When primary technical levels broke, leveraged long positions triggered a chain of liquidations that worsened the collapse. Joe DiPasquale, CEO of BitBull Capital, said that “macroeconomic pressures and market positioning” were to blame for the drop.

Risk assets were widely sold off as chances for a rate cut faded. BTC’s relationship with the has been like a 4% drop in tech stocks and a steeper 30% drop in crypto stocks since they peaked at $126,000 in October. 

Key Supports and Technical Outlook

Technical analysis suggests that prices will settle between $84,000 $85,000, which is in line with previous lows from April, November, and December.

If the price stays below $80,000 for a long time, it might turn the market bearish and aim for $74,000, which is a 161.8% Fibonacci extension and a possible capitulation zone for institutional reaccumulation. The Bank of Japan meeting on December 19 and the holiday season make risk assets more volatile in the near term. 

Even with a lot of pressure, BTC’s fundamentals remain strong. firms are still purchaseing at current values, and regulatory hurdles are getting easier under President Trump’s administration. “This year, BTC’s fundamentals have become significantly more robust,” said Enne, manager at Ps, pointing to the fact that more institutions are getting involved.
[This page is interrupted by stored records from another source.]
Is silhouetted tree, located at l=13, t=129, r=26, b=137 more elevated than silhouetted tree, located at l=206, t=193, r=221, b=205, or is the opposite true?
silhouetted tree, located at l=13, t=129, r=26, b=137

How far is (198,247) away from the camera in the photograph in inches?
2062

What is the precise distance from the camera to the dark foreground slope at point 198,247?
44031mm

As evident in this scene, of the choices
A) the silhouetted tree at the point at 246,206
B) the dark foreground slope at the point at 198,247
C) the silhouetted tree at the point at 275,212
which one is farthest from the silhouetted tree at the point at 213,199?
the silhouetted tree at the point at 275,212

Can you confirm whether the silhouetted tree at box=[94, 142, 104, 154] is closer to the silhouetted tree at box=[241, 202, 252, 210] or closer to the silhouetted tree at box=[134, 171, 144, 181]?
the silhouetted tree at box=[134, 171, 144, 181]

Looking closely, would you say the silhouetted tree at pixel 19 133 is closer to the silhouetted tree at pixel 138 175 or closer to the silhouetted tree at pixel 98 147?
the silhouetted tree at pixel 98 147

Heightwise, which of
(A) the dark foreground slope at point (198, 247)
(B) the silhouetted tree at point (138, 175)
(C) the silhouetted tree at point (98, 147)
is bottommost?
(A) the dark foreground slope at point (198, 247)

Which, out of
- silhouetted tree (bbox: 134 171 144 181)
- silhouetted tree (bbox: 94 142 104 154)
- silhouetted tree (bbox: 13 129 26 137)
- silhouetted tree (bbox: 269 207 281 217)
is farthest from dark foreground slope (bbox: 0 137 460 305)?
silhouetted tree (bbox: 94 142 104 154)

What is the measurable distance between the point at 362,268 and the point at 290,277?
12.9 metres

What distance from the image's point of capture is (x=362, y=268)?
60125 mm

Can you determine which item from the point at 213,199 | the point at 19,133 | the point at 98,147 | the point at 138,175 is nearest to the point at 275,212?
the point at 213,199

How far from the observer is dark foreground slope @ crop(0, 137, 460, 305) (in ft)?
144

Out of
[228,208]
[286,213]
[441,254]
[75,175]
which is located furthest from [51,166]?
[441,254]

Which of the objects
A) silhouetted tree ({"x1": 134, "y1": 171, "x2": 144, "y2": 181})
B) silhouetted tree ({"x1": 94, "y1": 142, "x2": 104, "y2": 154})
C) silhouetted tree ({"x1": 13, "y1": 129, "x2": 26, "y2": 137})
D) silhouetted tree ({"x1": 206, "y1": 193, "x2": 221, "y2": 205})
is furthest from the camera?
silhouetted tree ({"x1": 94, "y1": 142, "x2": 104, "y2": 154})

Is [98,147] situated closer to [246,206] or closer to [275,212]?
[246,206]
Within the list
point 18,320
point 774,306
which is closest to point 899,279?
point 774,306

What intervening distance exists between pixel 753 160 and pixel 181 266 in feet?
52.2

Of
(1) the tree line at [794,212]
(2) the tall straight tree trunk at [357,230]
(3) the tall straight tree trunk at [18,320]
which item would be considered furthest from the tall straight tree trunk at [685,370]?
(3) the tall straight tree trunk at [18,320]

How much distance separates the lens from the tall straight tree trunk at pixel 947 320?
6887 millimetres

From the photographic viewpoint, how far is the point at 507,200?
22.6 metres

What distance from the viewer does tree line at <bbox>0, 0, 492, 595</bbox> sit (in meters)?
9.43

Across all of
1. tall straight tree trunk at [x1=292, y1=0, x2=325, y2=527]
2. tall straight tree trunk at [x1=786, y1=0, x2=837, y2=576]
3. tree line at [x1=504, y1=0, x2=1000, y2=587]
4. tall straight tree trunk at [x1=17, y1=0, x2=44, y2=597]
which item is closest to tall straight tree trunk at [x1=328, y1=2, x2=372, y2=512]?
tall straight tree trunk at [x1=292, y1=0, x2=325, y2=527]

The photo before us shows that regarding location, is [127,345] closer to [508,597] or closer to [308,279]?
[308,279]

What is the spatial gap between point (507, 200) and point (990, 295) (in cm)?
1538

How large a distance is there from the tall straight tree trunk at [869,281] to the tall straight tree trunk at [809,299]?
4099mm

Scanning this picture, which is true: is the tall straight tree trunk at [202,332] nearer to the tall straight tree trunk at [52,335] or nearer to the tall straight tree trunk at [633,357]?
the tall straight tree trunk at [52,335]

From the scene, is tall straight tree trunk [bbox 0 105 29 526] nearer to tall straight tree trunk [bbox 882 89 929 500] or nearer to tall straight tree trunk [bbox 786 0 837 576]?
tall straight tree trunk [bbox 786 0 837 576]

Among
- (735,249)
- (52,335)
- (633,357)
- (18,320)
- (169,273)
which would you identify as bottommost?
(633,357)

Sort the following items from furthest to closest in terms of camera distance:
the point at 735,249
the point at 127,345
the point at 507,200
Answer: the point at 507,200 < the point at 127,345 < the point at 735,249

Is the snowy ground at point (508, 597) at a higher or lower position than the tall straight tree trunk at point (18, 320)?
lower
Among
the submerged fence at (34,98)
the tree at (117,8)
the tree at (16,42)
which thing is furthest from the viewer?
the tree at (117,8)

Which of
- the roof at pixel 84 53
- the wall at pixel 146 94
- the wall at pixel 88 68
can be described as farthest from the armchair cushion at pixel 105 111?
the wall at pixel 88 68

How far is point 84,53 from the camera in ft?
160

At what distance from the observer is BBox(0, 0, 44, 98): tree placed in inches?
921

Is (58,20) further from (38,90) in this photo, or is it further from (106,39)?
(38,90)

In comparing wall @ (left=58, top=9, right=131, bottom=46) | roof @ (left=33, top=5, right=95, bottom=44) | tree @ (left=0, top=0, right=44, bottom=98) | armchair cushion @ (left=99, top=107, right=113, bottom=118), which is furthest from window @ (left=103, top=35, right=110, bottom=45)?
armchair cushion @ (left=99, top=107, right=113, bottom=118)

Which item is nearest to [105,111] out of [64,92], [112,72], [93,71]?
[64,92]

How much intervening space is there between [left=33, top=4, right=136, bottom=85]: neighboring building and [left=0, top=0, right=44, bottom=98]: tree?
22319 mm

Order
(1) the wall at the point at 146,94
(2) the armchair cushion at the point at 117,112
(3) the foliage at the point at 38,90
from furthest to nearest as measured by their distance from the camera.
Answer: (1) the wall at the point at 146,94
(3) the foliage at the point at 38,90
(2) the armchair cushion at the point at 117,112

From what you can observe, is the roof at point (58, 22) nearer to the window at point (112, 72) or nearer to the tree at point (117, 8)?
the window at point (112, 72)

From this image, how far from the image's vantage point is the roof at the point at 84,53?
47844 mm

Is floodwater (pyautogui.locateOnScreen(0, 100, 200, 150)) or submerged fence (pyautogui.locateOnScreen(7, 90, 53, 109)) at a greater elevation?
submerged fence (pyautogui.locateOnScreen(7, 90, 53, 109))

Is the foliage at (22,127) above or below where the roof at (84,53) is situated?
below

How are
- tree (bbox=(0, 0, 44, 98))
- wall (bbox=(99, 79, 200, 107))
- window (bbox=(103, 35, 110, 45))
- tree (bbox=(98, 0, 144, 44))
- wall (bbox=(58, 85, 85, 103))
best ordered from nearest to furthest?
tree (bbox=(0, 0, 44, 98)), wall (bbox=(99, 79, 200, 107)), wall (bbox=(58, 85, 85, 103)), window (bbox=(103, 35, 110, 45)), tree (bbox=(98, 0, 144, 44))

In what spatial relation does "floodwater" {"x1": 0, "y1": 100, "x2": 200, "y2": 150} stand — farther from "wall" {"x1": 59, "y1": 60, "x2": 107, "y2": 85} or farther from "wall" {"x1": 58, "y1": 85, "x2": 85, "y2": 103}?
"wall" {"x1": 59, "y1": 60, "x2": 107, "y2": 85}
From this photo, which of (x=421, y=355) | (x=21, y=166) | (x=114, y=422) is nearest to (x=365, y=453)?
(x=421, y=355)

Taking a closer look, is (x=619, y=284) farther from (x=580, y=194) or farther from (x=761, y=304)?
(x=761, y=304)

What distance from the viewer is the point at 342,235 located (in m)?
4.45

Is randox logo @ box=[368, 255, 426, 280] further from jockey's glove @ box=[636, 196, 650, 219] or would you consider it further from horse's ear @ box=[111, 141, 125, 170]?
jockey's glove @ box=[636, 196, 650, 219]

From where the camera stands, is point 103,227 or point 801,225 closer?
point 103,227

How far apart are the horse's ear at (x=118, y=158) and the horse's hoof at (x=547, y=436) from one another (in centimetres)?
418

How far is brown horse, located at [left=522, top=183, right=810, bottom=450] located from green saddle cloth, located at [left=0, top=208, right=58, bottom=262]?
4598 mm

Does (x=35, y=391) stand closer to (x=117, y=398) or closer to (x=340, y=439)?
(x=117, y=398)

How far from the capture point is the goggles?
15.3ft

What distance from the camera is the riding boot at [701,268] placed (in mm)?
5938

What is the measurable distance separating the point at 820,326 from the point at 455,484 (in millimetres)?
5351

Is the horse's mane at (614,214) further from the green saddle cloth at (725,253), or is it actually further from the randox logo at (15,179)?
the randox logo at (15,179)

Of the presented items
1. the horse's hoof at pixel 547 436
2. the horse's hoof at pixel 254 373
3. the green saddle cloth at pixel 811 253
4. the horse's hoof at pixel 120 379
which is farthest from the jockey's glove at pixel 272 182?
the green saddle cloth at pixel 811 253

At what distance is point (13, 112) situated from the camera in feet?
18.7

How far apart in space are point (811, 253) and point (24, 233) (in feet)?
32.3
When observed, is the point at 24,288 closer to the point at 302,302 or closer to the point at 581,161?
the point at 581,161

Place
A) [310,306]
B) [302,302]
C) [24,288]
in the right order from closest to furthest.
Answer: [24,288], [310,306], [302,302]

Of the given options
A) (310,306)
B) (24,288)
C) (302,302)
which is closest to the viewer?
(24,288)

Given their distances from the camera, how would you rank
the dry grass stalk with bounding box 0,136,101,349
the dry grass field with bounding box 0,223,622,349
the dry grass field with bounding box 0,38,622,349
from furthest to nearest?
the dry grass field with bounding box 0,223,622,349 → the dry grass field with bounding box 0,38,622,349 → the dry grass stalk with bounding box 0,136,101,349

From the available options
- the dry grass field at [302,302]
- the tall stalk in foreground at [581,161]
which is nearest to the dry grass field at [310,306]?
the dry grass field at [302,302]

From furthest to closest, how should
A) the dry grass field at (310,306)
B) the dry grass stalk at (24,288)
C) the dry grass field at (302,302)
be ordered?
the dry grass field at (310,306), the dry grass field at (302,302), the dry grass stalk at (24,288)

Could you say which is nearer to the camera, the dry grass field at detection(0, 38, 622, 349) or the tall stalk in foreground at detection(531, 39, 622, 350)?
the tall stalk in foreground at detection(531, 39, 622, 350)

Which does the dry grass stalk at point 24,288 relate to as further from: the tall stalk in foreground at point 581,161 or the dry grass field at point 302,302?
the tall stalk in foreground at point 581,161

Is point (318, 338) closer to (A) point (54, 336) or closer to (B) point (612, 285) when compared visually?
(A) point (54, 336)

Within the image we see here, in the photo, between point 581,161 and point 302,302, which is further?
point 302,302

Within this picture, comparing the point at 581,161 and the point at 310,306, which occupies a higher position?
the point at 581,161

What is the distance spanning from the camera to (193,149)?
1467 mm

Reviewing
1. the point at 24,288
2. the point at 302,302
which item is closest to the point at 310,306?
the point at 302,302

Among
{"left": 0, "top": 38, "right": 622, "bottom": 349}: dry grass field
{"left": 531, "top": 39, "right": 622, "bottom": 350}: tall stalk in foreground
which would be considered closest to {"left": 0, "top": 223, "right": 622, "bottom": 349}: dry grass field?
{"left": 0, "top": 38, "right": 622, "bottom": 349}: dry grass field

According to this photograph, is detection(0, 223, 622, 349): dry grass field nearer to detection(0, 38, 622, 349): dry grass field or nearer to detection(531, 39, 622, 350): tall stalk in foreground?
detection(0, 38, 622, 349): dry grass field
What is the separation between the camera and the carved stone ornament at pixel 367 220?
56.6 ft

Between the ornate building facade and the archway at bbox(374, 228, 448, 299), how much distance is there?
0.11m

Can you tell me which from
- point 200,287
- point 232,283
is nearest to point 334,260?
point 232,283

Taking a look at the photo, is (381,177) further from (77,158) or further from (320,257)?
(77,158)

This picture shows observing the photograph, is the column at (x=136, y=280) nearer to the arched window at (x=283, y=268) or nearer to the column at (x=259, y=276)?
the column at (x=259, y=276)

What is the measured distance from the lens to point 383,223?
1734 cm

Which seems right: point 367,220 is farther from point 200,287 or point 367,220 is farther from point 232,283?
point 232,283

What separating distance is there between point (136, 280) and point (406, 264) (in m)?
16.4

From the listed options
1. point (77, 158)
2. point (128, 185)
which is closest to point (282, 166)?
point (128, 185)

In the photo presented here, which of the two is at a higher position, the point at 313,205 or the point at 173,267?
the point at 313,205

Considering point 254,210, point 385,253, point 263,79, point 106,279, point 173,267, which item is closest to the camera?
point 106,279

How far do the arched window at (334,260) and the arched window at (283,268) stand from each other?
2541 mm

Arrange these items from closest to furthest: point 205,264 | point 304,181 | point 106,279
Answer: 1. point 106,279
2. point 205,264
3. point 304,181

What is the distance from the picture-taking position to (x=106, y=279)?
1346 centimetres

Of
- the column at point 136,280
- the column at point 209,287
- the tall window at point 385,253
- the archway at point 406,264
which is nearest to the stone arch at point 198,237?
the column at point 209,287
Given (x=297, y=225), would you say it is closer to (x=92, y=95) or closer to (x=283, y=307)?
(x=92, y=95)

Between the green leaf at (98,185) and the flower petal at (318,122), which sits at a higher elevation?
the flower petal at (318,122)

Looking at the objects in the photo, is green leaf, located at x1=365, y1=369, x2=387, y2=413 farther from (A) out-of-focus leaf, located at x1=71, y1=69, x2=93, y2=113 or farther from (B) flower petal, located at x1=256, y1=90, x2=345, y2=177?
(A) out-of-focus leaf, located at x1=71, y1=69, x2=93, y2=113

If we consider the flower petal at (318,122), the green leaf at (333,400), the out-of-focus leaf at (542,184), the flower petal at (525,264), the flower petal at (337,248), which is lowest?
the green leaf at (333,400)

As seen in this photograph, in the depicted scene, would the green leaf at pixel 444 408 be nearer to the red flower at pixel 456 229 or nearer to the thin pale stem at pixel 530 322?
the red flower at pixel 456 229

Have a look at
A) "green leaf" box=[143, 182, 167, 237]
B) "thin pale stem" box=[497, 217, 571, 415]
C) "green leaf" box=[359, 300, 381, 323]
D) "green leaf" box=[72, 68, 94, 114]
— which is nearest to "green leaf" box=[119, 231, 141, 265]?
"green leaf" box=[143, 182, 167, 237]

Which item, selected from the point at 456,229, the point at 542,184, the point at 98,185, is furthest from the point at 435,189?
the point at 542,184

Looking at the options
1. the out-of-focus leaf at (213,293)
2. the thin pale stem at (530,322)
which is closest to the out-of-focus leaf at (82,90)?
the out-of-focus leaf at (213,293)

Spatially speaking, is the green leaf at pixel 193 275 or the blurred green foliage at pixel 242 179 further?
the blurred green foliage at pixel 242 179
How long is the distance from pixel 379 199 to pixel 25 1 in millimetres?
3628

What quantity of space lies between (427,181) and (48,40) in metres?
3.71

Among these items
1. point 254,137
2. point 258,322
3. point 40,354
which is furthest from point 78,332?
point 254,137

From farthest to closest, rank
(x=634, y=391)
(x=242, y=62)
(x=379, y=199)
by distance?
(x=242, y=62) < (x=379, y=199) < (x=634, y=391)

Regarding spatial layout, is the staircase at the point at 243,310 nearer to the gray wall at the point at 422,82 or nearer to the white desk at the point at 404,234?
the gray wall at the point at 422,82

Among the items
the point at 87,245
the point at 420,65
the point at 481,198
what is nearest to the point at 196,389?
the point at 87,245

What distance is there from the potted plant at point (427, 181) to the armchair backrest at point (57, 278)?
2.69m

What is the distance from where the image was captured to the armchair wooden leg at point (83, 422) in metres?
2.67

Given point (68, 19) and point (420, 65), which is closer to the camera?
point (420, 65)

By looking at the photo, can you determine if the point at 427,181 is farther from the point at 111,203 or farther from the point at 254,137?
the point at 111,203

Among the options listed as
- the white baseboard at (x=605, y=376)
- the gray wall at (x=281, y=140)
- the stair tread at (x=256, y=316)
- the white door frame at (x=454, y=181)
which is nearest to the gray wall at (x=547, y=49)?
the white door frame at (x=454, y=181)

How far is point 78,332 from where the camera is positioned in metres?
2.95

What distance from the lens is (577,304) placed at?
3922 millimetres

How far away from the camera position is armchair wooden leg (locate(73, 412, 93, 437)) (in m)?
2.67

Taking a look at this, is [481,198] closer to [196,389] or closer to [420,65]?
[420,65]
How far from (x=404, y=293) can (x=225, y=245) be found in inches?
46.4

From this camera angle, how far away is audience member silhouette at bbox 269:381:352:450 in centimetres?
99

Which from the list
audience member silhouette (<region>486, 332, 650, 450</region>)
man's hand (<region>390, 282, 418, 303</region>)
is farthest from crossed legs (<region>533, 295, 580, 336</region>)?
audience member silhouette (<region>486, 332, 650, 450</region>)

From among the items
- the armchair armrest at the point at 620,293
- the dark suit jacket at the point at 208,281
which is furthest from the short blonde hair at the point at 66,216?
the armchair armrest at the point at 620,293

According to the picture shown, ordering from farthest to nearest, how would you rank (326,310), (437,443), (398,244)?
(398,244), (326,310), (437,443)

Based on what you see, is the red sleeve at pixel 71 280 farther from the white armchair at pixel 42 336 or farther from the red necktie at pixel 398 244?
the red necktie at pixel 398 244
Effects on the Market as a Whole

The U.S. jobs report is a key factor. Strong statistics make it less likely that rates will go down and hurt BTC, while fragile numbers could spark a relief rally. Year-end dynamics often amplify swings, but historical patterns show that $85,000 is a strong demand zone. 

Traders look to flows and on-chain metrics to gauge whether the market is giving up, as cumulative losses have taken more than $100 billion off the crypto market cap in the last few days. This retest shows how sensitive BTC is to economic changes, but it also sets it up for a possible rebound if support holds as volumes drop.